I’m 26. When I got pregnant with twins, I thought something would change.
That people would soften.
That my partner would protect me.
That carrying two lives would earn at least a little kindness.
I was wrong.
Briggs loved calling himself a provider. What that really meant was: he earned money, and I owed him obedience. When I moved in after getting pregnant, he promised security. What I got was constant exhaustion and quiet humiliation.
As my belly grew, so did his demands.
He dragged me everywhere. Client meetings. Warehouses. Supply runs. I carried boxes with swollen ankles and a burning back while he said things like,
“You wanted kids. This is part of it.”
I didn’t argue. I was tired. And scared. And pregnant with two babies who depended on me staying calm.
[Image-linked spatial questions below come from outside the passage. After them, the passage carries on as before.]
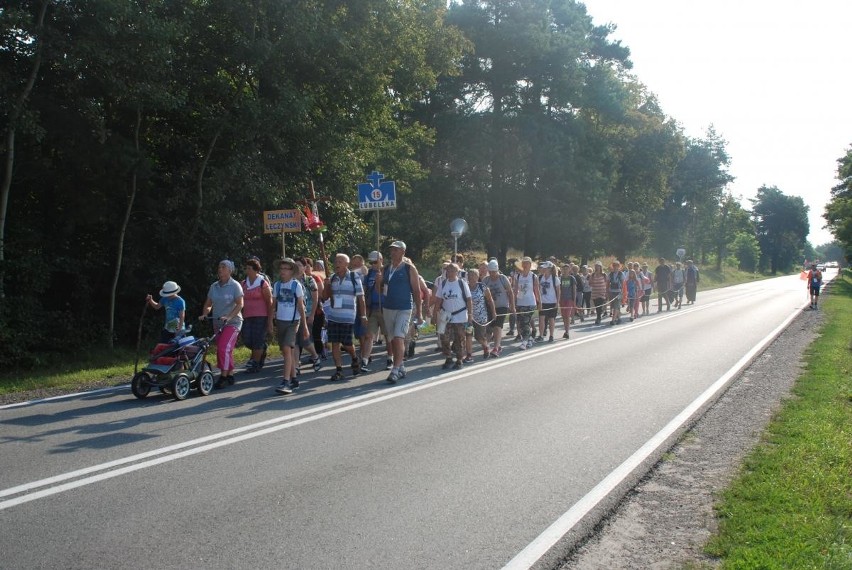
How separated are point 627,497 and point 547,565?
162 cm

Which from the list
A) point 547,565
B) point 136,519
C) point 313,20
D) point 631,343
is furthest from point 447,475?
point 313,20

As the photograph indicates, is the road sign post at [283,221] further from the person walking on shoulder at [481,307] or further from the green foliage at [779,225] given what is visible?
the green foliage at [779,225]

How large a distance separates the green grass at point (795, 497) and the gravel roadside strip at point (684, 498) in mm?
148

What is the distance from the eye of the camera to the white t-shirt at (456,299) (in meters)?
12.8

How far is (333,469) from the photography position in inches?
251

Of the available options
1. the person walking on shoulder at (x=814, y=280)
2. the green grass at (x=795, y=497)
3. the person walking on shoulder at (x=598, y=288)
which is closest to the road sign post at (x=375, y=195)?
the person walking on shoulder at (x=598, y=288)

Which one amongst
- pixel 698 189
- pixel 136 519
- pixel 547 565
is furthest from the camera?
pixel 698 189

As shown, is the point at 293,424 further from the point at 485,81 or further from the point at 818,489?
the point at 485,81

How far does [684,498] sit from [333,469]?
2747mm

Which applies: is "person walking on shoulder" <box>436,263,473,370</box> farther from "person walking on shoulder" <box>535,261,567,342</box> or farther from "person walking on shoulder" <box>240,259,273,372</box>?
"person walking on shoulder" <box>535,261,567,342</box>

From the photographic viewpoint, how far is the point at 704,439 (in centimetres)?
779

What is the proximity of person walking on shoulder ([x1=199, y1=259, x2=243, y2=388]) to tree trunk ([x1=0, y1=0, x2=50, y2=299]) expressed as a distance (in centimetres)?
488

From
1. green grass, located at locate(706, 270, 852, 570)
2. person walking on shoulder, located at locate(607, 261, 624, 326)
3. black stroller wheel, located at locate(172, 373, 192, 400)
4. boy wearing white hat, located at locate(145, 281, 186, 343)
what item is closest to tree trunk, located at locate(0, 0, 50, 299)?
boy wearing white hat, located at locate(145, 281, 186, 343)

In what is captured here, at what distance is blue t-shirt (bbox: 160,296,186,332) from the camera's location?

The breaking point came on a random Tuesday.
We’d been out since morning. I hadn’t eaten since the night before. My hands were shaking. My vision kept dimming.
“Can we stop somewhere?” I asked softly. “I’m really hungry.”
He laughed.
“Stop acting like a queen. You’re pregnant, not special.”
We pulled into a small diner.
I scanned the menu, heart racing. I ordered the cheapest thing I could find — a $5 Cobb salad.
Briggs scoffed loud enough for people to hear.
“A SALAD? Must be nice to waste money you didn’t earn.”
He ordered a burger and a beer.
I said nothing. I ate slowly, trying not to cry.
That night, Briggs came home different.
Quiet. Smaller.
He dropped his keys on the counter and sat down hard. Didn’t even look at me.
Turns out, while we were at the diner, one of the men sitting behind us had recognized him.
Not as a client.
As an auditor.
The diner had been filled with people from a company Briggs had been trying to secure a contract with. The “joke” he made about money. The way he spoke to me. The mocking. The control.
It all got reported.
The next morning, Briggs lost the contract he’d been bragging about for months.
Two days later, his company put him on review.
A week after that, he was let go.
And suddenly, the “provider” couldn’t provide.
He tried to apologize. Tried to soften his voice. Tried to tell me stress made him act that way.
I packed my bags anyway.
I moved in with my sister. I slept. I ate. I felt my twins kick without fear.
Briggs learned something important.
You don’t lose everything all at once.
Sometimes, it starts with mocking a $5 salad…
and ends with being left alone with exactly the person you chose to be.